Rita Montlack's Work at the Trudy Wiesenberger Gallery Invites You to Wake Up to Reality

“Art Is All You Need,” by Rita Montlack.
“Art Is All You Need,” by Rita Montlack.

Woke

Trudy Wiesenberger Gallery at University Hospitals, 11100 Euclid Ave., ritamontlack.com

Rita Montlack has transformed the Trudy Wiesenberger Gallery at University Hospitals into a multi-layered, candy-coated reality.

Walking through it is like walking through a dream we've had before. We're walking through halls toward a brightly lit area. The sunshine reaches down from the skylight and caresses our face. There is so much color, bright and cheerful. We feel like we don't have a care in the world.
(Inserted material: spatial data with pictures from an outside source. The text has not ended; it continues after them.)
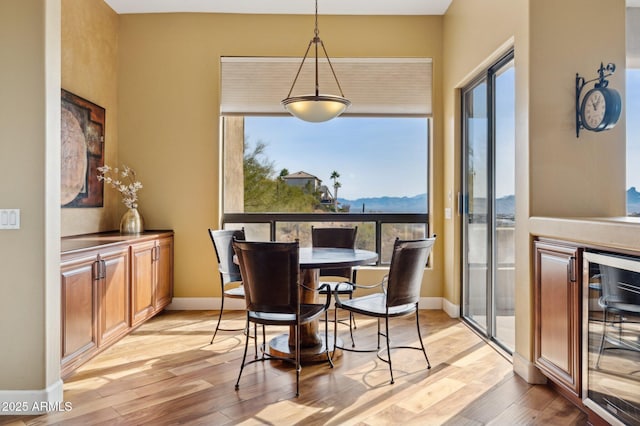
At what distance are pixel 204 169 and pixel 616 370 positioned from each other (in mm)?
4028

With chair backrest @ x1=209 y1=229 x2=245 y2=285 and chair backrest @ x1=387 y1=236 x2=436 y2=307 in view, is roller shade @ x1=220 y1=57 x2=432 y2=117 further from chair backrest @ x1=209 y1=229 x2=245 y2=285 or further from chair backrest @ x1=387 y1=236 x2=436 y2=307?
chair backrest @ x1=387 y1=236 x2=436 y2=307

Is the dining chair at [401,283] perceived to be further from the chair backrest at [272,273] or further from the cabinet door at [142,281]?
the cabinet door at [142,281]

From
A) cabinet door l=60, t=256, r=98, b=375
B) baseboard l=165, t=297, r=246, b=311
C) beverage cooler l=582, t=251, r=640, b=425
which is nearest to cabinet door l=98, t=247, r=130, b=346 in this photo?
cabinet door l=60, t=256, r=98, b=375

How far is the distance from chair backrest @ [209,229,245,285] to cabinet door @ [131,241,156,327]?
0.67m

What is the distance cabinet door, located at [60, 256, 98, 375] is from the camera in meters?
2.75

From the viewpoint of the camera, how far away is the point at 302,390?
8.84ft

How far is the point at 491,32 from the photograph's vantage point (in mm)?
3434

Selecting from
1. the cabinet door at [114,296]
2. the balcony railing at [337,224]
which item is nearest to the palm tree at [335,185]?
the balcony railing at [337,224]

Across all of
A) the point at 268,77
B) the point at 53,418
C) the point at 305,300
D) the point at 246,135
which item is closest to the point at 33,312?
the point at 53,418

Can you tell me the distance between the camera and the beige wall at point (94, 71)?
12.5ft

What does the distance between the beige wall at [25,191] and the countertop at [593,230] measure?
290 centimetres

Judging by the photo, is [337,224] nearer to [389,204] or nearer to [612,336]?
[389,204]

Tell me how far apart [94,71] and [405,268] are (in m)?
3.59

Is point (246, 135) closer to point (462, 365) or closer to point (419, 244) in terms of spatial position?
point (419, 244)
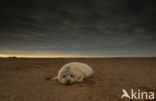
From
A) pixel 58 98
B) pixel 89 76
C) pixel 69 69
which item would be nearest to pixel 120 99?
pixel 58 98

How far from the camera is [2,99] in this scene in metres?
4.63

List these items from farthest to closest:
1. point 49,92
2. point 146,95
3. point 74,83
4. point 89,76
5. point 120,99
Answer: point 89,76 < point 74,83 < point 49,92 < point 146,95 < point 120,99

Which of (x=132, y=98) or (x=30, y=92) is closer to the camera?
(x=132, y=98)

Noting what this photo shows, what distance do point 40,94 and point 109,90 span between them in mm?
2495

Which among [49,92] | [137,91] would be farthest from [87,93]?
[137,91]

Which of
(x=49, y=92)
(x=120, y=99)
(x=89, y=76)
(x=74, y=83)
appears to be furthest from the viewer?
(x=89, y=76)

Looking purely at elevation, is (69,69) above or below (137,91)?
above

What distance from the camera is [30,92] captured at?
5.28 meters

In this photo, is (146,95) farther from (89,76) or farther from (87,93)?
(89,76)

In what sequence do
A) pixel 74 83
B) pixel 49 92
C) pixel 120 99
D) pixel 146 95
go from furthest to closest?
pixel 74 83
pixel 49 92
pixel 146 95
pixel 120 99

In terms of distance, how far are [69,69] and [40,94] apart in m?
2.11

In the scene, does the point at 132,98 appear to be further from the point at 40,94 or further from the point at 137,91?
the point at 40,94

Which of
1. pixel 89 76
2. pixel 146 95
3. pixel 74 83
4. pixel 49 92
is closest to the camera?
pixel 146 95

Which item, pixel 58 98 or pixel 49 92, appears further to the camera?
pixel 49 92
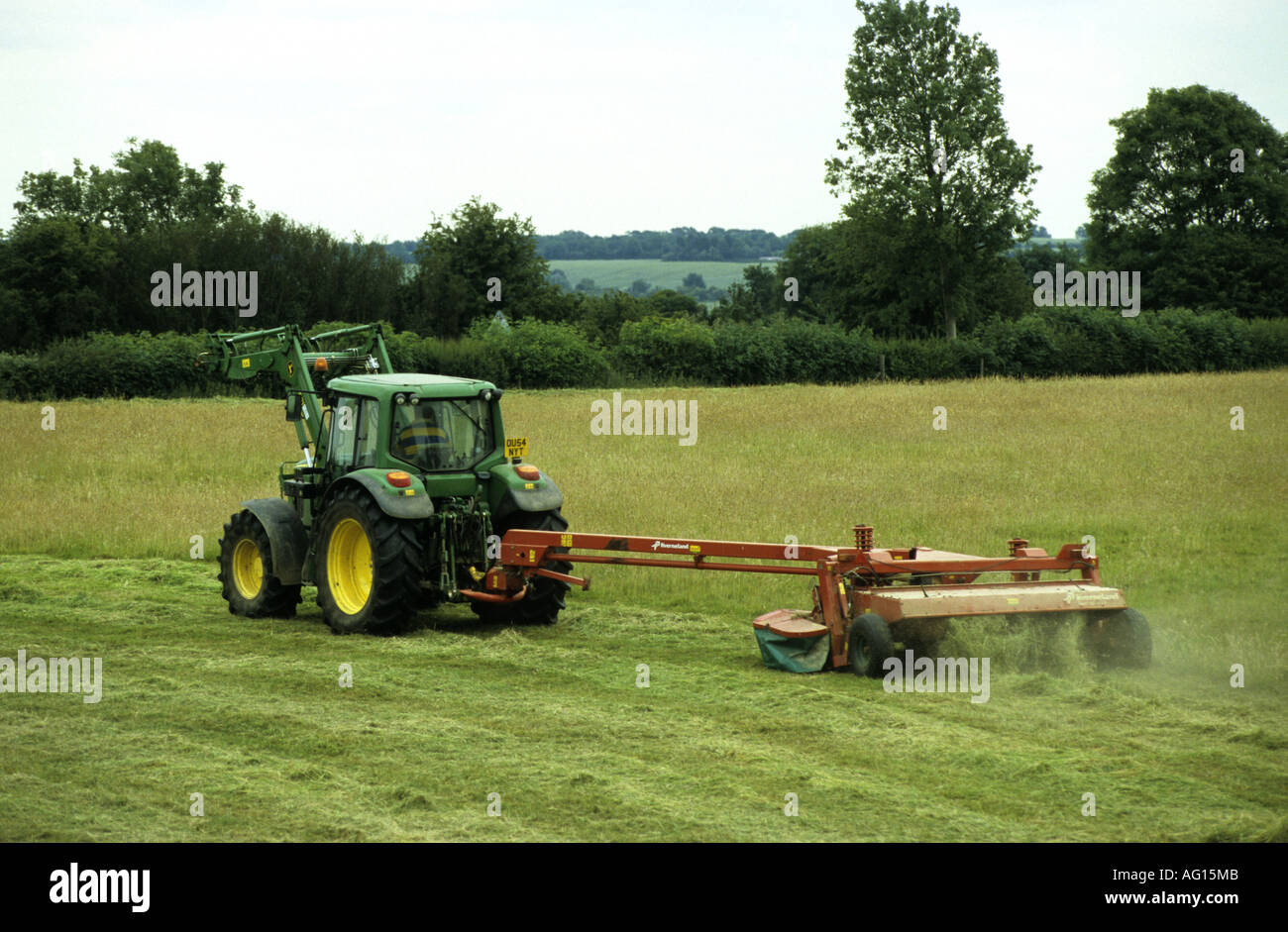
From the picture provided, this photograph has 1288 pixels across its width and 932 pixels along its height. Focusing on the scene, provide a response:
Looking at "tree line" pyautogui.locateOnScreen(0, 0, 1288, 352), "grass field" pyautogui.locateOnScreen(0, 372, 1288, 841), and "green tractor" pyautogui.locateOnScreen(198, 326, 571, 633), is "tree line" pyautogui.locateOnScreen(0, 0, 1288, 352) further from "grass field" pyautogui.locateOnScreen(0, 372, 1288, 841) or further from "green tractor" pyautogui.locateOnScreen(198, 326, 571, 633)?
"green tractor" pyautogui.locateOnScreen(198, 326, 571, 633)

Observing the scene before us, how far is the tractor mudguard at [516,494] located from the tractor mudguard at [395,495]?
2.13 ft

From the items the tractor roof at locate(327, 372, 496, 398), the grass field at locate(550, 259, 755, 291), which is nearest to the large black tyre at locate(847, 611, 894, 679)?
the tractor roof at locate(327, 372, 496, 398)

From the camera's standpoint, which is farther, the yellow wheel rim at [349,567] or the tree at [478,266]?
the tree at [478,266]

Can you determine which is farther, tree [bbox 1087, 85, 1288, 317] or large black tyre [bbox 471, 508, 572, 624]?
tree [bbox 1087, 85, 1288, 317]

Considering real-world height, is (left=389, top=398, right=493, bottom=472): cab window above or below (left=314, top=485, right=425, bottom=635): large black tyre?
above

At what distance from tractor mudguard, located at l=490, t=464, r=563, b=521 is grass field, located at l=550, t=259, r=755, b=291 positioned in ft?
367

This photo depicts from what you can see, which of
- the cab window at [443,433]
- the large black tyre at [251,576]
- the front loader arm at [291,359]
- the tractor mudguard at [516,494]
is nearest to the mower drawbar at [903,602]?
the tractor mudguard at [516,494]

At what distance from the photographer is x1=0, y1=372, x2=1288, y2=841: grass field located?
19.7 feet

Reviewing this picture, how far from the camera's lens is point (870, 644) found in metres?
8.53

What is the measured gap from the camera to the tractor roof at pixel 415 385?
420 inches

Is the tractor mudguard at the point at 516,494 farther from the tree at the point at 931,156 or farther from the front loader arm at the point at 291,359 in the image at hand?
the tree at the point at 931,156

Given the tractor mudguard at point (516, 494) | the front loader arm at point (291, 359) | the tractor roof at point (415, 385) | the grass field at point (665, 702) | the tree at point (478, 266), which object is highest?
the tree at point (478, 266)

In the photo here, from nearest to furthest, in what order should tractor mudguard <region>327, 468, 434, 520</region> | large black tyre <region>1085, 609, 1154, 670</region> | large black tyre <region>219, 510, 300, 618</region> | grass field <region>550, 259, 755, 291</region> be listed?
large black tyre <region>1085, 609, 1154, 670</region>
tractor mudguard <region>327, 468, 434, 520</region>
large black tyre <region>219, 510, 300, 618</region>
grass field <region>550, 259, 755, 291</region>

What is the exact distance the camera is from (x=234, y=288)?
5188 cm
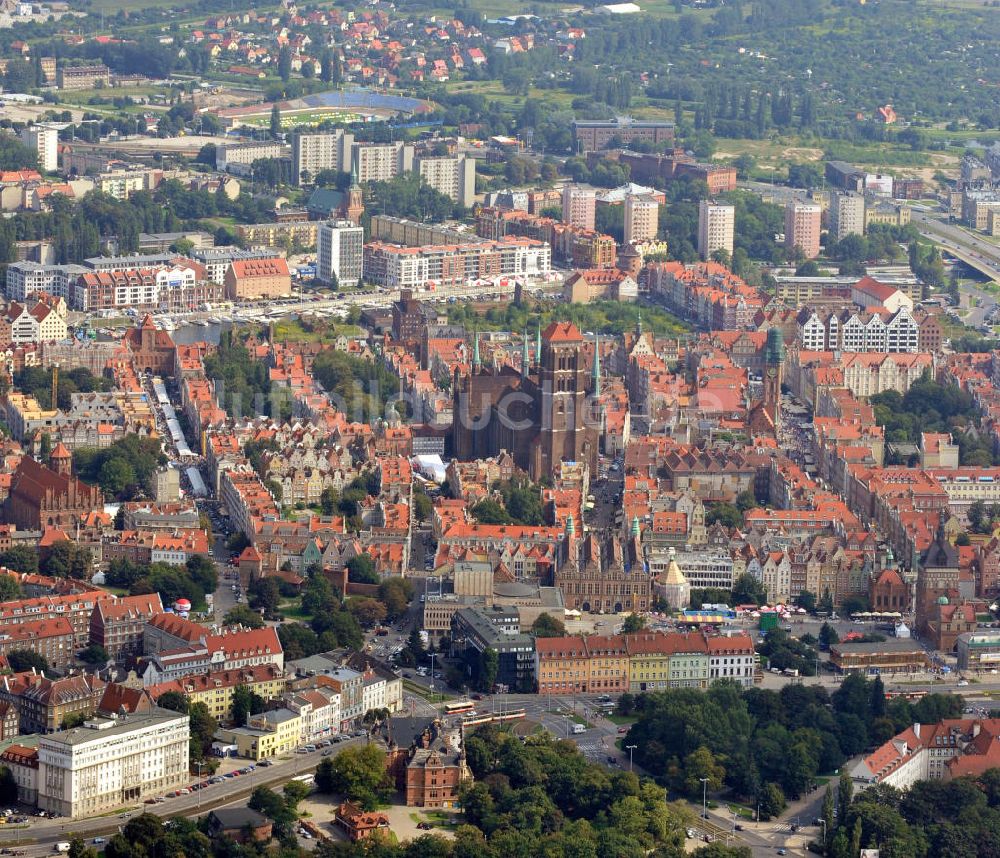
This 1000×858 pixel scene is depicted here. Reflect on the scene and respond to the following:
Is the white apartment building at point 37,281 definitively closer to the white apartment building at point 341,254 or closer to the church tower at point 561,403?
the white apartment building at point 341,254

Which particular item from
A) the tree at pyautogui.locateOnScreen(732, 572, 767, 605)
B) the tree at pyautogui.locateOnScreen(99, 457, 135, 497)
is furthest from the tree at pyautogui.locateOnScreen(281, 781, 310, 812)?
the tree at pyautogui.locateOnScreen(99, 457, 135, 497)

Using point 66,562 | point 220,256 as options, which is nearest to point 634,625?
point 66,562

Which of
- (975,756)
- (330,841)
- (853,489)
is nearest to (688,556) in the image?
(853,489)

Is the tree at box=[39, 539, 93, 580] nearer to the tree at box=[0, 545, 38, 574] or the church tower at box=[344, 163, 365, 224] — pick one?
the tree at box=[0, 545, 38, 574]

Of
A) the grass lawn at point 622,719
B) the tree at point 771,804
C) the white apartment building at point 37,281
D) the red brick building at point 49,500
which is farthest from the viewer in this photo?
the white apartment building at point 37,281

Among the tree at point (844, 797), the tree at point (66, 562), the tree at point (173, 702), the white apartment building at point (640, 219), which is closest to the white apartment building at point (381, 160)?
the white apartment building at point (640, 219)

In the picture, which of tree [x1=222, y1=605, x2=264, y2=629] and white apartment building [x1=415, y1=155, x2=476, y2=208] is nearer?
tree [x1=222, y1=605, x2=264, y2=629]

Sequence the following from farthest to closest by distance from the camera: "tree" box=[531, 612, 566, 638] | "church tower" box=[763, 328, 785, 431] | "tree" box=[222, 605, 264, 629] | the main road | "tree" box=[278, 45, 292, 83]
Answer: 1. "tree" box=[278, 45, 292, 83]
2. "church tower" box=[763, 328, 785, 431]
3. "tree" box=[531, 612, 566, 638]
4. "tree" box=[222, 605, 264, 629]
5. the main road

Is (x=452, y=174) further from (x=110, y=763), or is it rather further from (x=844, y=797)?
(x=844, y=797)
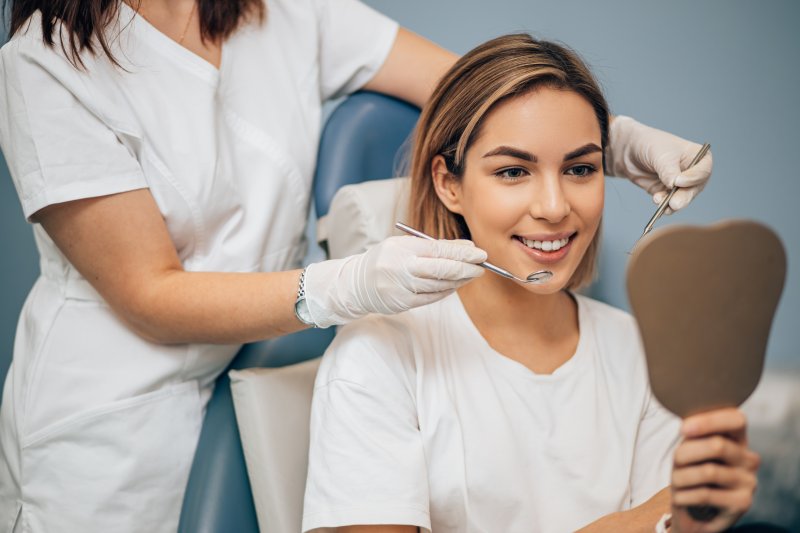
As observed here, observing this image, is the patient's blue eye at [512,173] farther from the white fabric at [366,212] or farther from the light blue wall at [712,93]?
the light blue wall at [712,93]

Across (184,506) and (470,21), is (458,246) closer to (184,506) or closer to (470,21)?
(184,506)

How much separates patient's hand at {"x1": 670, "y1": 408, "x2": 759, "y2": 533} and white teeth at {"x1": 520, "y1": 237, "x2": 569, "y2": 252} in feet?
1.40

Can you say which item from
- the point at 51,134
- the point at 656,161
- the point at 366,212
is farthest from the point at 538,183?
the point at 51,134

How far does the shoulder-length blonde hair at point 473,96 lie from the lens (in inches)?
48.1

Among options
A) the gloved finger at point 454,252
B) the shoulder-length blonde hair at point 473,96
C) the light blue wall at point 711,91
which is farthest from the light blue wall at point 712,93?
the gloved finger at point 454,252

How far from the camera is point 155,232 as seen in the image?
1.27 meters

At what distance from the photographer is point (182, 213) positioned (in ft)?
4.43

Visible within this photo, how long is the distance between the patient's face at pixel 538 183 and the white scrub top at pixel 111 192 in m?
0.44

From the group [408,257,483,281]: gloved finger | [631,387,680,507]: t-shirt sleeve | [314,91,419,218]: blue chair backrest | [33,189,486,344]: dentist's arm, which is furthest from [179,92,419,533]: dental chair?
[631,387,680,507]: t-shirt sleeve

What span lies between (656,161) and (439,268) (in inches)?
18.5

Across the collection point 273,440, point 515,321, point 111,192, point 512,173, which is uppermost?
point 512,173

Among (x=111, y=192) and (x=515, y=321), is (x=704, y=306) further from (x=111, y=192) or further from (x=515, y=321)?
(x=111, y=192)

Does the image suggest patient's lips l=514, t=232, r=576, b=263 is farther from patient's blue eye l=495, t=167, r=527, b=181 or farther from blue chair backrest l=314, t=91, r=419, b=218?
blue chair backrest l=314, t=91, r=419, b=218

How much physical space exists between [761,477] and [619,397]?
455mm
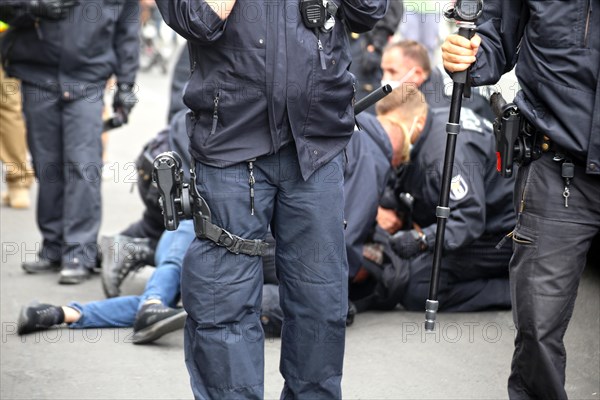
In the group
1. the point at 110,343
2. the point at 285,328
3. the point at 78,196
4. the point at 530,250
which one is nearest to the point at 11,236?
the point at 78,196

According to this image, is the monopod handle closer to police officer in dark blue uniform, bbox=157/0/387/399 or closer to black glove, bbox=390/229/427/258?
police officer in dark blue uniform, bbox=157/0/387/399

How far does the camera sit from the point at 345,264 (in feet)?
12.7

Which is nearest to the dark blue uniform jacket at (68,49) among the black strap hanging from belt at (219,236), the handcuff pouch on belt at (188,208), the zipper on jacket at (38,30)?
the zipper on jacket at (38,30)

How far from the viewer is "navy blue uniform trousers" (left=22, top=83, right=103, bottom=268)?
21.5 feet

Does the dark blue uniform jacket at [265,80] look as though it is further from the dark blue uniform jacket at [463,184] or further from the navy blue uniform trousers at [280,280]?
the dark blue uniform jacket at [463,184]

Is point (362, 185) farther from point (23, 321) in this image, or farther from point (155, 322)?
point (23, 321)

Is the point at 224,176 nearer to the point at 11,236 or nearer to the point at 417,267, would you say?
the point at 417,267

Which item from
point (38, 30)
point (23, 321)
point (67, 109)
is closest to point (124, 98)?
point (67, 109)

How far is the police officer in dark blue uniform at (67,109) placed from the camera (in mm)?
6480

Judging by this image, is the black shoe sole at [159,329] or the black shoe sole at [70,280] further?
the black shoe sole at [70,280]

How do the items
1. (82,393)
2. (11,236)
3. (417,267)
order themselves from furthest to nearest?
(11,236) < (417,267) < (82,393)

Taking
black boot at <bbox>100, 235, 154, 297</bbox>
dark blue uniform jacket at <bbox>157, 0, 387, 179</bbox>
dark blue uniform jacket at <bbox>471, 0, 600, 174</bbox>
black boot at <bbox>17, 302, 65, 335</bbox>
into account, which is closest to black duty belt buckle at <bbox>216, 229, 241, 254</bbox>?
dark blue uniform jacket at <bbox>157, 0, 387, 179</bbox>

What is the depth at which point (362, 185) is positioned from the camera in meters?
5.32

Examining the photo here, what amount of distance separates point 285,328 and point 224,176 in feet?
2.04
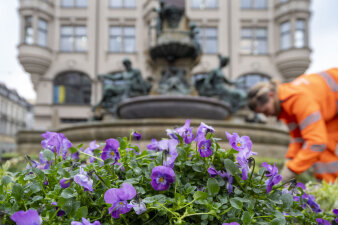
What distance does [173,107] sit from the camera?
716 centimetres

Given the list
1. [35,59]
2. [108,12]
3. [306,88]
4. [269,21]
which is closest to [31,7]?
[35,59]

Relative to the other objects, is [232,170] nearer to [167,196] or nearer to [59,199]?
[167,196]

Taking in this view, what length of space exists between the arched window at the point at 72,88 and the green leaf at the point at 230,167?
25.7 m

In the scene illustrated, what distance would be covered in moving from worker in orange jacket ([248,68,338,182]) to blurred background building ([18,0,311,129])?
22.2 metres

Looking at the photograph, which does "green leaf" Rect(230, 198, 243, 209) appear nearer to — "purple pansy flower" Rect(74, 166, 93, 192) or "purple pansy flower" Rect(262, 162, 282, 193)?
"purple pansy flower" Rect(262, 162, 282, 193)

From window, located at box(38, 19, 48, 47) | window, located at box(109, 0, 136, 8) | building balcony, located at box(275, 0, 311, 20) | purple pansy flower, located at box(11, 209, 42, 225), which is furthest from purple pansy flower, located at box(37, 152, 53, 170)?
window, located at box(109, 0, 136, 8)

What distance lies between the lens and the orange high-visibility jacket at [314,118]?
90.0 inches

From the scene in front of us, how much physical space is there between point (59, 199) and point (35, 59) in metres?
24.9

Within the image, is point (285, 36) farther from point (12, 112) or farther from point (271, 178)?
point (12, 112)

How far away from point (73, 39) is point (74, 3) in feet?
9.16

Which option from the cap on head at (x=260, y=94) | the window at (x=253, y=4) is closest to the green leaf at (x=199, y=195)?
the cap on head at (x=260, y=94)

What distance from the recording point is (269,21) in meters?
25.7

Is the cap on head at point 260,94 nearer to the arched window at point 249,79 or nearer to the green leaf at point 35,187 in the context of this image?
the green leaf at point 35,187

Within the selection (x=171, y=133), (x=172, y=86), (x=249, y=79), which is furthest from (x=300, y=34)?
(x=171, y=133)
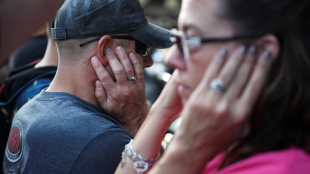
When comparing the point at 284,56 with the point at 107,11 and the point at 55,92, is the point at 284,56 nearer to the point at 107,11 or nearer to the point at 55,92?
the point at 107,11

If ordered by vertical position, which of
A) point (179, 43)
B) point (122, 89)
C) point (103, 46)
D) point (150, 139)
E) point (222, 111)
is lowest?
point (122, 89)

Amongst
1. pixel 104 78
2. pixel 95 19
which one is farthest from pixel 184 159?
pixel 95 19

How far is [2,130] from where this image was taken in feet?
9.31

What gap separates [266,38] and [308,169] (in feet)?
1.68

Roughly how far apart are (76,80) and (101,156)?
70 cm

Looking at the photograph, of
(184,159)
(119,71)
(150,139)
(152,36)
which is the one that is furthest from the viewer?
(152,36)

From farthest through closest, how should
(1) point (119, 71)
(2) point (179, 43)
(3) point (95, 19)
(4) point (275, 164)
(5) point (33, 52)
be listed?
(5) point (33, 52) → (1) point (119, 71) → (3) point (95, 19) → (2) point (179, 43) → (4) point (275, 164)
Then we woke and really looked at the colors in our periphery.

"If you were just walking down the hallway, I don't think the intent of the work would be apparent unless you just stopped, breathed and looked," observed Adam Tully, co-founder of Maria Neil Art Project. It's an accurate statement that aptly sums up the whole idea of this show. Montlack's work takes on a deeper edge under the exhibition title, Woke. Included on display is her earlier work, yet the content takes on a much heavier tone.

Per the artist's statement regarding the exhibit's title: "The word [woke] arrived in today's vernacular in a song by Erykah Badu. It was quickly snatched up by Black Lives Matter, who made it their watchword. Then Hollywood teens decided to co-opt its meaning in various ways to serve their purposes. An idea or word that spreads like this, from person to person, creates a meme and memes are to culture what genes are to life. The power of the word resonated with me."

The whole exhibition speaks of wealth versus poverty, class-ism and an offering to us to look closer through color, through the candy coating and get woke to the world we are living in.

Within "The Big Uneasy," each print lays out areas of New Orleans. As we scan the 30-block digital photo collage from the upper left to lower right, we start with a marching band and end with a huge pile of money. Everything in between is a documentation of the devastation rained down by Hurricane Katrina in 2005. One block displays three declarations: "I Am Coming Home! I will Rebuild! I Am New Orleans." To its left, a handmade sign with birds in flight above a tree stump, its tendrils reaching into the earth, proclaims that "Roots Run Deep Here;" finally, there is the "Obama '08" campaign sign. All three of these tiny billboards are manifestos of hope. In one section of this massive artwork, Montlack has captured large block letters that build the words, "Happily Ever After." They look like they're made of rebar. Ironically, this material is used to increase the tensile strength of concrete structures. Churches, a police station and building shout out "The Fun and Flavor of New Orleans" and also remind us that, "Fifty percent of New Orleans's artists lost their homes, and dozens lost their life's work."

"Stay Woke" takes us on a hallucinatory ride in 19 panels. In the first we encounter a contemplative man perched on a beam next to a ladder. He looks out the skylight, a literal glass ceiling. The panel is divided into the secondary colors of violet and orange, speaking to how the African American community has been treated as second-class citizens. In another panel, a man stands in the corner, as if being punished, the same split screen of secondary colors dissecting the image.

The show also includes a montage of exquisite street art and murals that, judging by the area code in one of the wall works, look to be in or around Cuba, where Montlack had spent a great deal of time. Here Elvis wears his hair high and tight, dressed in an Adidas tracksuit and chain. A skinny-necked masked girl, in what looks like carnival makeup, holds a chick in her outstretched hand. There are muscle cars, skulls and the Beatles walking with ladders and paintbrushes, the wall behind them bearing the title of the piece, "Art Is All You Need."

"I believe artists have 'woke' in their ready-made DNA," says Montlack. "It is a necessity in order to have the ability to detect and exploit developments across the culture. An awareness and alertness to, not only visuals and art, but politics and social issues as well. As a former social worker, the entire gestalt interests me. This combination of striving to stay awake has inspired my work through the years."

Rita Montlack's Woke forces a decision upon us, the hoi polloi. We can choose which path to follow at the fork in the road: Inhale the spectrum and keep the status quo, or get down to business and examine what lies beneath the color.